• YOUR TASK:
Reproduce the records below with "stone outcrop" swapped for "rock outcrop" wherever it occurs, leaving everything else unchanged.

• EXTRACTED DATA:
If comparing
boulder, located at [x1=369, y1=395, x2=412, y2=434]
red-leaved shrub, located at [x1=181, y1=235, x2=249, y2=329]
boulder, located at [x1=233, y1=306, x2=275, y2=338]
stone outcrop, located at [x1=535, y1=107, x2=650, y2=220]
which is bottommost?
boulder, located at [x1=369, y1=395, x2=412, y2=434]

• THE OUTPUT:
If comparing
boulder, located at [x1=369, y1=395, x2=412, y2=434]
red-leaved shrub, located at [x1=181, y1=235, x2=249, y2=329]
boulder, located at [x1=233, y1=306, x2=275, y2=338]
rock outcrop, located at [x1=535, y1=107, x2=650, y2=220]
which is bottommost?
boulder, located at [x1=369, y1=395, x2=412, y2=434]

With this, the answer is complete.